◆ DOCUMENT EXCERPT ◆
---
How VWO Can Help You with Visitor Behavior Analytics
‘Supposing is good, but finding out is better.’ – Mark Twain
In the realm of visitor behavior analytics, we resonate with the same wisdom.
Trying to guess what might be off in the visitor journey or what issues they are dealing with can only get us so far.
Diving into the insights hidden within visitor behavior is crucial for making smart decisions for unbeatable business success.
VWO Insights has been a game-changer in the journey of scores of brands to help them understand their visitors’ behavior using heatmaps, session recordings, surveys, and forms.
However, with the latest upgrades, we’ve taken its potential to the next level, making the data more actionable than ever without demanding endless hours of human effort.
In this blog, we’re giving you a refresher about all that’s achievable with this capability. So, keep reading!
How do you maximize insights with heatmaps?
Heatmaps by VWO Insights – Web serves as an excellent starting point for analyzing visitor behavior. With heatmaps, one can get a visual summary of visitor interaction on the page – mainly of clicks and scrolls.
Let’s understand a use case where you can analyze visitor behavior through heatmaps.
Consider you run a relocation service company and you want to see how your website is performing in terms of visitor behavior. As you navigate to Google Analytics 4 to review current metrics, you’re struck by the high bounce rate on service pages. To understand why this is happening, you initiate a qualitative analysis, starting with the heatmaps.
You observe through the Clickmap that the ‘Read more’ button, intended for exploring service details, receives the least percentage of clicks on these pages (indicated by a cooler color).
Further, you click and compare different areas to see that blue bolded text in the copy garners the highest percentage of the total clicks on the page. This indicates visitors might perceive them as anchor text links to take them to a new page.
Next, the scrollmap indicates a consistent decline in views as visitors scroll through the page. This tells you that visitors are not even scrolling down and engaging with the section that talks about the benefits of your service.
Additionally, the heatmap on a dynamic element like the ‘Get a quotation’ pop-up reveals that visitors click the close option more than they engage with the content in the pop-up. Interestingly, in segment-level analysis, you see visitors using the Safari browser are the most engaged group on your page.
---
◆ STORED RECORDS ◆
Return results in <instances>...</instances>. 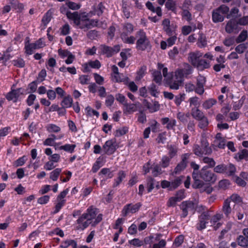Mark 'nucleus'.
Returning <instances> with one entry per match:
<instances>
[{"instance_id": "obj_42", "label": "nucleus", "mask_w": 248, "mask_h": 248, "mask_svg": "<svg viewBox=\"0 0 248 248\" xmlns=\"http://www.w3.org/2000/svg\"><path fill=\"white\" fill-rule=\"evenodd\" d=\"M62 172V169L56 168L52 171L49 174V178L53 181H56Z\"/></svg>"}, {"instance_id": "obj_41", "label": "nucleus", "mask_w": 248, "mask_h": 248, "mask_svg": "<svg viewBox=\"0 0 248 248\" xmlns=\"http://www.w3.org/2000/svg\"><path fill=\"white\" fill-rule=\"evenodd\" d=\"M199 35L197 42L198 46L200 47L205 46L207 45V41L205 35L202 32H200Z\"/></svg>"}, {"instance_id": "obj_8", "label": "nucleus", "mask_w": 248, "mask_h": 248, "mask_svg": "<svg viewBox=\"0 0 248 248\" xmlns=\"http://www.w3.org/2000/svg\"><path fill=\"white\" fill-rule=\"evenodd\" d=\"M162 235L155 234L145 238V245H149L150 248H164L166 245V241L161 239Z\"/></svg>"}, {"instance_id": "obj_10", "label": "nucleus", "mask_w": 248, "mask_h": 248, "mask_svg": "<svg viewBox=\"0 0 248 248\" xmlns=\"http://www.w3.org/2000/svg\"><path fill=\"white\" fill-rule=\"evenodd\" d=\"M46 44L42 38H40L34 43H30L29 40H27L25 43V53L28 55H31L35 49H38L44 47Z\"/></svg>"}, {"instance_id": "obj_7", "label": "nucleus", "mask_w": 248, "mask_h": 248, "mask_svg": "<svg viewBox=\"0 0 248 248\" xmlns=\"http://www.w3.org/2000/svg\"><path fill=\"white\" fill-rule=\"evenodd\" d=\"M134 31V26L129 23H125L123 25L121 38L124 43L128 44H134L136 41V38L131 34Z\"/></svg>"}, {"instance_id": "obj_28", "label": "nucleus", "mask_w": 248, "mask_h": 248, "mask_svg": "<svg viewBox=\"0 0 248 248\" xmlns=\"http://www.w3.org/2000/svg\"><path fill=\"white\" fill-rule=\"evenodd\" d=\"M162 26L164 31L168 35H173L172 31L170 26V21L169 19H164L162 21Z\"/></svg>"}, {"instance_id": "obj_58", "label": "nucleus", "mask_w": 248, "mask_h": 248, "mask_svg": "<svg viewBox=\"0 0 248 248\" xmlns=\"http://www.w3.org/2000/svg\"><path fill=\"white\" fill-rule=\"evenodd\" d=\"M85 111H86V114L88 116H95L96 117H98L99 113L98 111L93 109L91 107L88 106L85 108Z\"/></svg>"}, {"instance_id": "obj_2", "label": "nucleus", "mask_w": 248, "mask_h": 248, "mask_svg": "<svg viewBox=\"0 0 248 248\" xmlns=\"http://www.w3.org/2000/svg\"><path fill=\"white\" fill-rule=\"evenodd\" d=\"M98 213V210L93 206L89 207L86 212L82 214L76 220L75 228L79 231H83L90 224L94 226L102 219V215Z\"/></svg>"}, {"instance_id": "obj_1", "label": "nucleus", "mask_w": 248, "mask_h": 248, "mask_svg": "<svg viewBox=\"0 0 248 248\" xmlns=\"http://www.w3.org/2000/svg\"><path fill=\"white\" fill-rule=\"evenodd\" d=\"M67 18L73 21L77 28L87 31L98 25V21L96 19H90L93 13L83 12L78 13V12L72 13L67 11L66 13Z\"/></svg>"}, {"instance_id": "obj_54", "label": "nucleus", "mask_w": 248, "mask_h": 248, "mask_svg": "<svg viewBox=\"0 0 248 248\" xmlns=\"http://www.w3.org/2000/svg\"><path fill=\"white\" fill-rule=\"evenodd\" d=\"M237 242L241 247H245L248 246V240L243 235H239L237 238Z\"/></svg>"}, {"instance_id": "obj_50", "label": "nucleus", "mask_w": 248, "mask_h": 248, "mask_svg": "<svg viewBox=\"0 0 248 248\" xmlns=\"http://www.w3.org/2000/svg\"><path fill=\"white\" fill-rule=\"evenodd\" d=\"M198 121H199L198 124V126L202 129L206 128L209 124V121L206 117L204 116L201 119H199Z\"/></svg>"}, {"instance_id": "obj_61", "label": "nucleus", "mask_w": 248, "mask_h": 248, "mask_svg": "<svg viewBox=\"0 0 248 248\" xmlns=\"http://www.w3.org/2000/svg\"><path fill=\"white\" fill-rule=\"evenodd\" d=\"M154 80L157 83H160L162 81V75L160 71H155L153 73Z\"/></svg>"}, {"instance_id": "obj_39", "label": "nucleus", "mask_w": 248, "mask_h": 248, "mask_svg": "<svg viewBox=\"0 0 248 248\" xmlns=\"http://www.w3.org/2000/svg\"><path fill=\"white\" fill-rule=\"evenodd\" d=\"M171 159L167 155H163L159 162V165L163 168H167L169 166Z\"/></svg>"}, {"instance_id": "obj_47", "label": "nucleus", "mask_w": 248, "mask_h": 248, "mask_svg": "<svg viewBox=\"0 0 248 248\" xmlns=\"http://www.w3.org/2000/svg\"><path fill=\"white\" fill-rule=\"evenodd\" d=\"M236 157H238L239 160H246L248 159V150L243 149L240 151L236 155Z\"/></svg>"}, {"instance_id": "obj_6", "label": "nucleus", "mask_w": 248, "mask_h": 248, "mask_svg": "<svg viewBox=\"0 0 248 248\" xmlns=\"http://www.w3.org/2000/svg\"><path fill=\"white\" fill-rule=\"evenodd\" d=\"M193 153L199 157L203 155H210L212 153V149L209 145L207 140L202 137L200 141V144H194L192 147Z\"/></svg>"}, {"instance_id": "obj_19", "label": "nucleus", "mask_w": 248, "mask_h": 248, "mask_svg": "<svg viewBox=\"0 0 248 248\" xmlns=\"http://www.w3.org/2000/svg\"><path fill=\"white\" fill-rule=\"evenodd\" d=\"M202 55V54L199 51L190 52L188 54V61L193 66H195Z\"/></svg>"}, {"instance_id": "obj_38", "label": "nucleus", "mask_w": 248, "mask_h": 248, "mask_svg": "<svg viewBox=\"0 0 248 248\" xmlns=\"http://www.w3.org/2000/svg\"><path fill=\"white\" fill-rule=\"evenodd\" d=\"M72 97L70 96H67L63 98L61 105L64 108H68L72 106Z\"/></svg>"}, {"instance_id": "obj_24", "label": "nucleus", "mask_w": 248, "mask_h": 248, "mask_svg": "<svg viewBox=\"0 0 248 248\" xmlns=\"http://www.w3.org/2000/svg\"><path fill=\"white\" fill-rule=\"evenodd\" d=\"M161 122L163 125L167 124L166 127L168 130L173 129L176 124V121L175 119H170L168 117L162 118Z\"/></svg>"}, {"instance_id": "obj_26", "label": "nucleus", "mask_w": 248, "mask_h": 248, "mask_svg": "<svg viewBox=\"0 0 248 248\" xmlns=\"http://www.w3.org/2000/svg\"><path fill=\"white\" fill-rule=\"evenodd\" d=\"M205 82L204 79L201 77L197 79V87L195 89V92L199 94H202L204 93V83Z\"/></svg>"}, {"instance_id": "obj_35", "label": "nucleus", "mask_w": 248, "mask_h": 248, "mask_svg": "<svg viewBox=\"0 0 248 248\" xmlns=\"http://www.w3.org/2000/svg\"><path fill=\"white\" fill-rule=\"evenodd\" d=\"M112 79L117 82H124L125 83V82L128 81V78L120 73L118 74L113 75Z\"/></svg>"}, {"instance_id": "obj_44", "label": "nucleus", "mask_w": 248, "mask_h": 248, "mask_svg": "<svg viewBox=\"0 0 248 248\" xmlns=\"http://www.w3.org/2000/svg\"><path fill=\"white\" fill-rule=\"evenodd\" d=\"M128 243L131 245L136 247H140L143 246L144 245H145V239L143 241H142L138 238H134L132 240H129Z\"/></svg>"}, {"instance_id": "obj_31", "label": "nucleus", "mask_w": 248, "mask_h": 248, "mask_svg": "<svg viewBox=\"0 0 248 248\" xmlns=\"http://www.w3.org/2000/svg\"><path fill=\"white\" fill-rule=\"evenodd\" d=\"M191 115L196 120L201 119L204 116L203 113L198 108H192Z\"/></svg>"}, {"instance_id": "obj_13", "label": "nucleus", "mask_w": 248, "mask_h": 248, "mask_svg": "<svg viewBox=\"0 0 248 248\" xmlns=\"http://www.w3.org/2000/svg\"><path fill=\"white\" fill-rule=\"evenodd\" d=\"M141 206V204L140 202L136 204L130 203L126 204L124 207L122 211V214L123 216L126 217L130 214L137 212Z\"/></svg>"}, {"instance_id": "obj_25", "label": "nucleus", "mask_w": 248, "mask_h": 248, "mask_svg": "<svg viewBox=\"0 0 248 248\" xmlns=\"http://www.w3.org/2000/svg\"><path fill=\"white\" fill-rule=\"evenodd\" d=\"M50 138H47L43 142L44 145L46 146H56L60 143H56L55 142L56 139H61L63 137V135L59 136L58 138L55 135L52 134Z\"/></svg>"}, {"instance_id": "obj_23", "label": "nucleus", "mask_w": 248, "mask_h": 248, "mask_svg": "<svg viewBox=\"0 0 248 248\" xmlns=\"http://www.w3.org/2000/svg\"><path fill=\"white\" fill-rule=\"evenodd\" d=\"M131 3L129 0H122V10L124 16L129 18L130 16V9Z\"/></svg>"}, {"instance_id": "obj_46", "label": "nucleus", "mask_w": 248, "mask_h": 248, "mask_svg": "<svg viewBox=\"0 0 248 248\" xmlns=\"http://www.w3.org/2000/svg\"><path fill=\"white\" fill-rule=\"evenodd\" d=\"M66 202L65 200H62L57 198L56 203L55 206L54 213H58L60 209L64 206Z\"/></svg>"}, {"instance_id": "obj_12", "label": "nucleus", "mask_w": 248, "mask_h": 248, "mask_svg": "<svg viewBox=\"0 0 248 248\" xmlns=\"http://www.w3.org/2000/svg\"><path fill=\"white\" fill-rule=\"evenodd\" d=\"M99 49L101 53L106 55L108 57H110L120 51V46L117 45L113 47H110L105 45H101L99 46Z\"/></svg>"}, {"instance_id": "obj_40", "label": "nucleus", "mask_w": 248, "mask_h": 248, "mask_svg": "<svg viewBox=\"0 0 248 248\" xmlns=\"http://www.w3.org/2000/svg\"><path fill=\"white\" fill-rule=\"evenodd\" d=\"M10 3L12 5L13 8L18 10V12H22L24 8L23 4L19 2L18 0H11L10 1Z\"/></svg>"}, {"instance_id": "obj_32", "label": "nucleus", "mask_w": 248, "mask_h": 248, "mask_svg": "<svg viewBox=\"0 0 248 248\" xmlns=\"http://www.w3.org/2000/svg\"><path fill=\"white\" fill-rule=\"evenodd\" d=\"M103 158L101 157H98L93 164L92 170L93 172H96L98 170L104 165Z\"/></svg>"}, {"instance_id": "obj_21", "label": "nucleus", "mask_w": 248, "mask_h": 248, "mask_svg": "<svg viewBox=\"0 0 248 248\" xmlns=\"http://www.w3.org/2000/svg\"><path fill=\"white\" fill-rule=\"evenodd\" d=\"M231 200L230 199H226L224 202L222 208V211L227 218H229L232 209L230 206Z\"/></svg>"}, {"instance_id": "obj_53", "label": "nucleus", "mask_w": 248, "mask_h": 248, "mask_svg": "<svg viewBox=\"0 0 248 248\" xmlns=\"http://www.w3.org/2000/svg\"><path fill=\"white\" fill-rule=\"evenodd\" d=\"M147 189L148 193H150L154 188L155 180L151 177H148L147 179Z\"/></svg>"}, {"instance_id": "obj_17", "label": "nucleus", "mask_w": 248, "mask_h": 248, "mask_svg": "<svg viewBox=\"0 0 248 248\" xmlns=\"http://www.w3.org/2000/svg\"><path fill=\"white\" fill-rule=\"evenodd\" d=\"M199 222L197 224L196 228L198 230H202L206 228V224L209 219V215L208 213H203L199 217Z\"/></svg>"}, {"instance_id": "obj_4", "label": "nucleus", "mask_w": 248, "mask_h": 248, "mask_svg": "<svg viewBox=\"0 0 248 248\" xmlns=\"http://www.w3.org/2000/svg\"><path fill=\"white\" fill-rule=\"evenodd\" d=\"M216 180L215 174L209 170L207 166H204L200 170L197 177L194 179L193 187L196 188H200L204 185L203 181L214 183Z\"/></svg>"}, {"instance_id": "obj_18", "label": "nucleus", "mask_w": 248, "mask_h": 248, "mask_svg": "<svg viewBox=\"0 0 248 248\" xmlns=\"http://www.w3.org/2000/svg\"><path fill=\"white\" fill-rule=\"evenodd\" d=\"M214 145L220 149H224L225 148L226 146V140L222 137L220 133L217 134L214 141Z\"/></svg>"}, {"instance_id": "obj_9", "label": "nucleus", "mask_w": 248, "mask_h": 248, "mask_svg": "<svg viewBox=\"0 0 248 248\" xmlns=\"http://www.w3.org/2000/svg\"><path fill=\"white\" fill-rule=\"evenodd\" d=\"M229 11L228 7L222 5L212 12V20L215 23L222 22L224 20V16Z\"/></svg>"}, {"instance_id": "obj_49", "label": "nucleus", "mask_w": 248, "mask_h": 248, "mask_svg": "<svg viewBox=\"0 0 248 248\" xmlns=\"http://www.w3.org/2000/svg\"><path fill=\"white\" fill-rule=\"evenodd\" d=\"M56 65V61L53 58H49L46 63V68L52 72H54V67Z\"/></svg>"}, {"instance_id": "obj_20", "label": "nucleus", "mask_w": 248, "mask_h": 248, "mask_svg": "<svg viewBox=\"0 0 248 248\" xmlns=\"http://www.w3.org/2000/svg\"><path fill=\"white\" fill-rule=\"evenodd\" d=\"M222 217L223 215L219 213L216 214L211 217L210 222L215 230L217 229L221 226L222 223L219 222V221Z\"/></svg>"}, {"instance_id": "obj_51", "label": "nucleus", "mask_w": 248, "mask_h": 248, "mask_svg": "<svg viewBox=\"0 0 248 248\" xmlns=\"http://www.w3.org/2000/svg\"><path fill=\"white\" fill-rule=\"evenodd\" d=\"M167 140V133L163 132L159 133L155 139L156 142L158 144H164Z\"/></svg>"}, {"instance_id": "obj_14", "label": "nucleus", "mask_w": 248, "mask_h": 248, "mask_svg": "<svg viewBox=\"0 0 248 248\" xmlns=\"http://www.w3.org/2000/svg\"><path fill=\"white\" fill-rule=\"evenodd\" d=\"M225 29V31L230 34H236L241 30L237 21L234 19L230 20L227 23Z\"/></svg>"}, {"instance_id": "obj_5", "label": "nucleus", "mask_w": 248, "mask_h": 248, "mask_svg": "<svg viewBox=\"0 0 248 248\" xmlns=\"http://www.w3.org/2000/svg\"><path fill=\"white\" fill-rule=\"evenodd\" d=\"M136 47L138 50L145 51L151 49V45L147 36L146 32L143 30H140L136 34Z\"/></svg>"}, {"instance_id": "obj_30", "label": "nucleus", "mask_w": 248, "mask_h": 248, "mask_svg": "<svg viewBox=\"0 0 248 248\" xmlns=\"http://www.w3.org/2000/svg\"><path fill=\"white\" fill-rule=\"evenodd\" d=\"M71 246L72 248H77V243L74 240L67 239L62 242L60 247L61 248H67Z\"/></svg>"}, {"instance_id": "obj_3", "label": "nucleus", "mask_w": 248, "mask_h": 248, "mask_svg": "<svg viewBox=\"0 0 248 248\" xmlns=\"http://www.w3.org/2000/svg\"><path fill=\"white\" fill-rule=\"evenodd\" d=\"M191 73L189 66L186 68L179 69L175 71L173 75L167 78L168 86L172 90H177L183 86L184 77H186Z\"/></svg>"}, {"instance_id": "obj_60", "label": "nucleus", "mask_w": 248, "mask_h": 248, "mask_svg": "<svg viewBox=\"0 0 248 248\" xmlns=\"http://www.w3.org/2000/svg\"><path fill=\"white\" fill-rule=\"evenodd\" d=\"M186 166L187 165L185 164L180 162L175 168L173 173L175 174H179L184 170L186 168Z\"/></svg>"}, {"instance_id": "obj_48", "label": "nucleus", "mask_w": 248, "mask_h": 248, "mask_svg": "<svg viewBox=\"0 0 248 248\" xmlns=\"http://www.w3.org/2000/svg\"><path fill=\"white\" fill-rule=\"evenodd\" d=\"M216 103V100L210 98L204 101L202 104V106L204 108L207 109L210 108Z\"/></svg>"}, {"instance_id": "obj_59", "label": "nucleus", "mask_w": 248, "mask_h": 248, "mask_svg": "<svg viewBox=\"0 0 248 248\" xmlns=\"http://www.w3.org/2000/svg\"><path fill=\"white\" fill-rule=\"evenodd\" d=\"M124 106H125L124 111L129 114L136 111L137 110L136 106L134 104H129L127 103H125L124 104Z\"/></svg>"}, {"instance_id": "obj_64", "label": "nucleus", "mask_w": 248, "mask_h": 248, "mask_svg": "<svg viewBox=\"0 0 248 248\" xmlns=\"http://www.w3.org/2000/svg\"><path fill=\"white\" fill-rule=\"evenodd\" d=\"M248 48L247 44L243 43L238 45L235 48V51L239 54L243 53Z\"/></svg>"}, {"instance_id": "obj_27", "label": "nucleus", "mask_w": 248, "mask_h": 248, "mask_svg": "<svg viewBox=\"0 0 248 248\" xmlns=\"http://www.w3.org/2000/svg\"><path fill=\"white\" fill-rule=\"evenodd\" d=\"M125 176L126 174L124 171H119L117 174V177L114 179L113 187H115L118 186L122 182V181L125 178Z\"/></svg>"}, {"instance_id": "obj_34", "label": "nucleus", "mask_w": 248, "mask_h": 248, "mask_svg": "<svg viewBox=\"0 0 248 248\" xmlns=\"http://www.w3.org/2000/svg\"><path fill=\"white\" fill-rule=\"evenodd\" d=\"M46 131L49 133H58L61 128L59 126L53 124H49L46 126Z\"/></svg>"}, {"instance_id": "obj_43", "label": "nucleus", "mask_w": 248, "mask_h": 248, "mask_svg": "<svg viewBox=\"0 0 248 248\" xmlns=\"http://www.w3.org/2000/svg\"><path fill=\"white\" fill-rule=\"evenodd\" d=\"M195 67L200 69H206L210 67L209 61L200 59Z\"/></svg>"}, {"instance_id": "obj_37", "label": "nucleus", "mask_w": 248, "mask_h": 248, "mask_svg": "<svg viewBox=\"0 0 248 248\" xmlns=\"http://www.w3.org/2000/svg\"><path fill=\"white\" fill-rule=\"evenodd\" d=\"M236 171L235 166L232 164L225 165V173L228 176L233 175Z\"/></svg>"}, {"instance_id": "obj_15", "label": "nucleus", "mask_w": 248, "mask_h": 248, "mask_svg": "<svg viewBox=\"0 0 248 248\" xmlns=\"http://www.w3.org/2000/svg\"><path fill=\"white\" fill-rule=\"evenodd\" d=\"M24 90L21 88L11 89V91L5 95V97L8 101H13L14 103L17 102L19 97L23 94Z\"/></svg>"}, {"instance_id": "obj_62", "label": "nucleus", "mask_w": 248, "mask_h": 248, "mask_svg": "<svg viewBox=\"0 0 248 248\" xmlns=\"http://www.w3.org/2000/svg\"><path fill=\"white\" fill-rule=\"evenodd\" d=\"M70 27L68 24H65L60 29V34L62 35H66L70 32Z\"/></svg>"}, {"instance_id": "obj_56", "label": "nucleus", "mask_w": 248, "mask_h": 248, "mask_svg": "<svg viewBox=\"0 0 248 248\" xmlns=\"http://www.w3.org/2000/svg\"><path fill=\"white\" fill-rule=\"evenodd\" d=\"M186 94L184 93H180L178 95L175 96L174 102L175 104L179 106L181 104L182 102L185 100Z\"/></svg>"}, {"instance_id": "obj_29", "label": "nucleus", "mask_w": 248, "mask_h": 248, "mask_svg": "<svg viewBox=\"0 0 248 248\" xmlns=\"http://www.w3.org/2000/svg\"><path fill=\"white\" fill-rule=\"evenodd\" d=\"M76 147V144H65L63 145L58 146L56 148L59 150H63L65 152L72 153L74 152Z\"/></svg>"}, {"instance_id": "obj_57", "label": "nucleus", "mask_w": 248, "mask_h": 248, "mask_svg": "<svg viewBox=\"0 0 248 248\" xmlns=\"http://www.w3.org/2000/svg\"><path fill=\"white\" fill-rule=\"evenodd\" d=\"M181 16L182 18L187 21H190L192 20V15L190 12V10H181Z\"/></svg>"}, {"instance_id": "obj_36", "label": "nucleus", "mask_w": 248, "mask_h": 248, "mask_svg": "<svg viewBox=\"0 0 248 248\" xmlns=\"http://www.w3.org/2000/svg\"><path fill=\"white\" fill-rule=\"evenodd\" d=\"M189 117L190 113L189 112L185 113L182 112H178L176 116L177 119L183 123L187 122Z\"/></svg>"}, {"instance_id": "obj_52", "label": "nucleus", "mask_w": 248, "mask_h": 248, "mask_svg": "<svg viewBox=\"0 0 248 248\" xmlns=\"http://www.w3.org/2000/svg\"><path fill=\"white\" fill-rule=\"evenodd\" d=\"M51 18L52 12L50 10H49L45 14V15L43 17L42 19V23L45 26H46L50 22V21L51 19Z\"/></svg>"}, {"instance_id": "obj_45", "label": "nucleus", "mask_w": 248, "mask_h": 248, "mask_svg": "<svg viewBox=\"0 0 248 248\" xmlns=\"http://www.w3.org/2000/svg\"><path fill=\"white\" fill-rule=\"evenodd\" d=\"M105 9V7L104 4L102 2H100L95 6L93 14H96L97 16H100L103 14Z\"/></svg>"}, {"instance_id": "obj_11", "label": "nucleus", "mask_w": 248, "mask_h": 248, "mask_svg": "<svg viewBox=\"0 0 248 248\" xmlns=\"http://www.w3.org/2000/svg\"><path fill=\"white\" fill-rule=\"evenodd\" d=\"M197 203L191 201H185L180 204V208L182 211L181 217H185L188 212L194 213L197 207Z\"/></svg>"}, {"instance_id": "obj_33", "label": "nucleus", "mask_w": 248, "mask_h": 248, "mask_svg": "<svg viewBox=\"0 0 248 248\" xmlns=\"http://www.w3.org/2000/svg\"><path fill=\"white\" fill-rule=\"evenodd\" d=\"M193 2L192 0H184L180 8L181 10L191 11L193 8Z\"/></svg>"}, {"instance_id": "obj_63", "label": "nucleus", "mask_w": 248, "mask_h": 248, "mask_svg": "<svg viewBox=\"0 0 248 248\" xmlns=\"http://www.w3.org/2000/svg\"><path fill=\"white\" fill-rule=\"evenodd\" d=\"M230 185V181L227 179H223L220 181L218 183V186L222 189H227Z\"/></svg>"}, {"instance_id": "obj_22", "label": "nucleus", "mask_w": 248, "mask_h": 248, "mask_svg": "<svg viewBox=\"0 0 248 248\" xmlns=\"http://www.w3.org/2000/svg\"><path fill=\"white\" fill-rule=\"evenodd\" d=\"M168 150V156L172 158L177 155L179 148L177 145L174 144H168L166 146Z\"/></svg>"}, {"instance_id": "obj_55", "label": "nucleus", "mask_w": 248, "mask_h": 248, "mask_svg": "<svg viewBox=\"0 0 248 248\" xmlns=\"http://www.w3.org/2000/svg\"><path fill=\"white\" fill-rule=\"evenodd\" d=\"M190 166L193 169L192 173V177L194 179L195 177H197L198 174L199 173L200 166L197 164L195 162H191L190 163Z\"/></svg>"}, {"instance_id": "obj_16", "label": "nucleus", "mask_w": 248, "mask_h": 248, "mask_svg": "<svg viewBox=\"0 0 248 248\" xmlns=\"http://www.w3.org/2000/svg\"><path fill=\"white\" fill-rule=\"evenodd\" d=\"M116 149V143L113 140H107L103 146V150L106 154L111 155Z\"/></svg>"}]
</instances>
---
◆ TO DO ◆
(a) Answer these questions about the blog post on visitor behavior analytics, one answer per line:
(i) Which tool does the post say is an excellent starting point for analyzing visitor behavior?
(ii) Which button gets the least percentage of clicks on the service pages, according to the Clickmap?
(iii) Which browser's users are the most engaged group on the page in the segment-level analysis?
(b) Reproduce the stretch of the blog post on visitor behavior analytics from "However, with the" through "clicks and scrolls.", word for word.

◆ COMPLETE ANSWERS ◆
(a)
(i) Heatmaps by VWO Insights – Web
(ii) The 'Read more' button
(iii) Safari

(b)
However, with the latest upgrades, we’ve taken its potential to the next level, making the data more actionable than ever without demanding endless hours of human effort.
In this blog, we’re giving you a refresher about all that’s achievable with this capability. So, keep reading!
How do you maximize insights with heatmaps?
Heatmaps by VWO Insights – Web serves as an excellent starting point for analyzing visitor behavior. With heatmaps, one can get a visual summary of visitor interaction on the page – mainly of clicks and scrolls.